I’m a bit slow off the mark looking at the dates on here but it is so great to read the views of other siblings. There are so many familiar emotions and situations described in your postings.
I’m a little bit further down the road than many of you. I’ll be 50 this year, my brother 46, and for the last four years I have had complete responsibility for him.
Like many of you J and I grew up at home together, just a normal family but not quite. J has Down’s and is quite able physically as well as able to speak and read and write. He was fortunate enough to benefit from a fabulous special school and the family benefitted from a network of other families ‘like ours’. I guess the differences didn’t really start to register until I started to do things he never would; pass exams, drive, live independently. Although there were some benefits for J in the shape of opportunities to do things without our parents.
J lived at home until Dad (on his own by then) was too ill to take care of him. We had to take finding a residential setting for him into our own hands. By the time Dad died a few years afterwards J became unhappy there. Then I realised how much I was on my own! J is my only sibling, our Mum has dementia and Dad has died.
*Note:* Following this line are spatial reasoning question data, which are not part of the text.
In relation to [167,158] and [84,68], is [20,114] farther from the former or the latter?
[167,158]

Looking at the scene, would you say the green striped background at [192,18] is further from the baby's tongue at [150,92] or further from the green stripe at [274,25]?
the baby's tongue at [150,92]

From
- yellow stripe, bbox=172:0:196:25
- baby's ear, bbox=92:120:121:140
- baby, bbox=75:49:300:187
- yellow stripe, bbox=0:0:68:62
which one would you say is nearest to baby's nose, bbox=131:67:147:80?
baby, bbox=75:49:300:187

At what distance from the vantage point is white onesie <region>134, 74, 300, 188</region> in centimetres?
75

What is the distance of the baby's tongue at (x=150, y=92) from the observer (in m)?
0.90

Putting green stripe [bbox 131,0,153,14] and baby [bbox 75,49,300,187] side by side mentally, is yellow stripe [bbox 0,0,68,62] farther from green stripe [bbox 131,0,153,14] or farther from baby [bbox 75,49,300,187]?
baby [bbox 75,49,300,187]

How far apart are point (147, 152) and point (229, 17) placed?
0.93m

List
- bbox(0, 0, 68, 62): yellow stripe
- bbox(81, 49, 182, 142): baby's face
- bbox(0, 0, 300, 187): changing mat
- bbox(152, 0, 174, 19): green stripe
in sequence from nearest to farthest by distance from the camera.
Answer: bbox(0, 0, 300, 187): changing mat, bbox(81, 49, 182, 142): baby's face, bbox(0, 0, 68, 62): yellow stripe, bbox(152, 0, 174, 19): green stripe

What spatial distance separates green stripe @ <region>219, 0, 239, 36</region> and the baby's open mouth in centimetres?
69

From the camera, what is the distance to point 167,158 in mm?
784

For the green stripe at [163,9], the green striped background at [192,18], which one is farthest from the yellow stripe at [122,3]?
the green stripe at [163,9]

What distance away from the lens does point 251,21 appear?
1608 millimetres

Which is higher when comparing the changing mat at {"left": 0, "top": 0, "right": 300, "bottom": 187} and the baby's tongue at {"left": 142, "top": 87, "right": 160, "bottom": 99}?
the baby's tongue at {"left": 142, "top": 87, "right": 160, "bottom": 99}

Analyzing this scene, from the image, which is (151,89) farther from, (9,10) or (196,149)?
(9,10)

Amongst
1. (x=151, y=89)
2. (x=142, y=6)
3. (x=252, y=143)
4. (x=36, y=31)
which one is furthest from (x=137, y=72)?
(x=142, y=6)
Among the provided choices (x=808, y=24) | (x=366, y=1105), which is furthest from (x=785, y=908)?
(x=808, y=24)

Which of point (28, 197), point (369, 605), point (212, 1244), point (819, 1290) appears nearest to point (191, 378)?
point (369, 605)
I am J’s appointee and he was able to give me power of attorney. I helped him to move within the supported living service he was at to a place which suited him much better. My husband and kids are great and very supportive but it has taken a great deal of time and I feel I am totally on my own.
Now J has dementia. I have every confidence in his support workers and the charity staff providing his care but the future is once again very uncertain.
J benefitted his whole life from being born into what my Dad described as a ‘window of enlightenment’ post-institutionalisation and when there was funding! In the last four years we have had to apply for ESA and Pip and push the local authority which funds him. Now that authority is assessing the extent to which he can use his benifits to contribute to his own care. Will it ever end?
I love spending time with my brother but I hate it when that time is taken up with ‘working’ for him rather than being a sister. On the flip side I worry about what will happen when I can’t watch out for him.